» **O que fazer**:
Prolongue o texto sobre a Ferrari, começando logo depois da última frase apresentada.

Enquanto isso, a Ferrari segue alheia ao que acontece “lá embaixo” e, em 2002, aumenta ainda mais os seus recursos com o patrocínio da Vodafone, o gigante das telecomunicações. Esse mesmo ano, a Ferrari é acusada de violar o regulamento com os seus defletores flexíveis mas, no fim, tudo fica por isso mesmo.

Em 2003, parece haver um reagrupamento entre as três equipes mas foi só uma ilusão devida aos pneus irregulares da Michelin que equipavam McLaren e Williams. Quando deixam de ser utilizados, tudo volta à “normalidade”. Em 2004, a FIA estabelece que os motores devem ter maior autonomia e, uma vez mais, a Ferrari é a grande beneficiada, pois eles já tinham o motor mais fiável.

[Linhas retiradas de um conjunto de dados]
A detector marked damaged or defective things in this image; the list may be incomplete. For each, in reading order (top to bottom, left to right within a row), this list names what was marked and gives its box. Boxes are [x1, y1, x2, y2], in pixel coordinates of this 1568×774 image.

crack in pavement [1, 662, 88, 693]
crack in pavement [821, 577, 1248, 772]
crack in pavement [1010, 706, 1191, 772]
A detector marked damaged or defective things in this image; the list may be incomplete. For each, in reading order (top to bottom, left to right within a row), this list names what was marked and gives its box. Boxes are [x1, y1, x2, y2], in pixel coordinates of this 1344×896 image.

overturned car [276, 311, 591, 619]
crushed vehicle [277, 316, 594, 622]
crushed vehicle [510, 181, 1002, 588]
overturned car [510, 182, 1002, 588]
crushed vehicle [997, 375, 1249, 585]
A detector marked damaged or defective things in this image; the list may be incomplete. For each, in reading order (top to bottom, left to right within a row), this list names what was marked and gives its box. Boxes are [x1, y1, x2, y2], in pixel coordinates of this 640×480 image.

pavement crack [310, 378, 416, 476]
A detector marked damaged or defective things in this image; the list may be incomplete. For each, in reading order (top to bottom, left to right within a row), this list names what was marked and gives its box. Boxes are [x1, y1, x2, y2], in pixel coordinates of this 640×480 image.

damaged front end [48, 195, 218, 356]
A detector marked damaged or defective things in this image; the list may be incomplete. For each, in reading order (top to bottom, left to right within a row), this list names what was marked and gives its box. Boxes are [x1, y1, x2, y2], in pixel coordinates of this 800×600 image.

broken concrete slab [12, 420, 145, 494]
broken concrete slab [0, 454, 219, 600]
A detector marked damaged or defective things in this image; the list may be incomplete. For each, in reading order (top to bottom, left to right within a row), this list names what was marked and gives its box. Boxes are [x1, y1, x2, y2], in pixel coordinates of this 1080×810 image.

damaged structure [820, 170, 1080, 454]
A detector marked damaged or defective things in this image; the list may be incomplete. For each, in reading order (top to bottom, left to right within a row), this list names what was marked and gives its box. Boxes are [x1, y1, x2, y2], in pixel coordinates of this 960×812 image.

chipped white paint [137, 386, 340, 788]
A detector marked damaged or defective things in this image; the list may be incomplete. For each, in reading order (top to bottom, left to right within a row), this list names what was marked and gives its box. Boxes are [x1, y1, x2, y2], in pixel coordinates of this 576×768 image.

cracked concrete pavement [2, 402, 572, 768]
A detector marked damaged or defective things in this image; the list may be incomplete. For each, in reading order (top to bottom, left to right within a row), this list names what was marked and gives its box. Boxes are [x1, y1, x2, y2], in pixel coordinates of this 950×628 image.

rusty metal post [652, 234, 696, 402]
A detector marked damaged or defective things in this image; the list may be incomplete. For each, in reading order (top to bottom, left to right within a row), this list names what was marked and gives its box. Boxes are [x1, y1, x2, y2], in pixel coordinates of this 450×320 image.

» **Resultado da tarefa**:
Como vemos, parece haver uma clara relação entre a competitividade das três equipes a as condições em que tiveram que desenvolver-se. Na minha modesta opinião, há três fatores que influenciaram decisivamente no rendimento da Ferrari: o primeiro, foi a entrada de Todt e o regresso de Barnard. O segundo, foi a entrada de Goto e o terceiro foi a entrada da Bridgestone.

Os efeitos destes três fatores foram sucessivos e acumulativos, melhorando aequipe um após o outro de maneira continua e inexorável. O talento de John Barnard, ao estabelecer os alicerces técnicos da equipe, foi fundamental no seu ressurgimento e posterior progresso, e a decisão de Jean Todt de aproveitar isso, contratando gente que havia trabalhado com Barnard, foi simplesmente genial e permitiu que o projeto avançasse sem ruptura, convertendo-se o francês no verdadeiro artífice da estabilidade desfrutada pela equipe nestes anos. A grande maioria dos engenheiros que passaram pela Ferrari tinham trabalhado com Barnard e a maioria deles ainda segue na equipe.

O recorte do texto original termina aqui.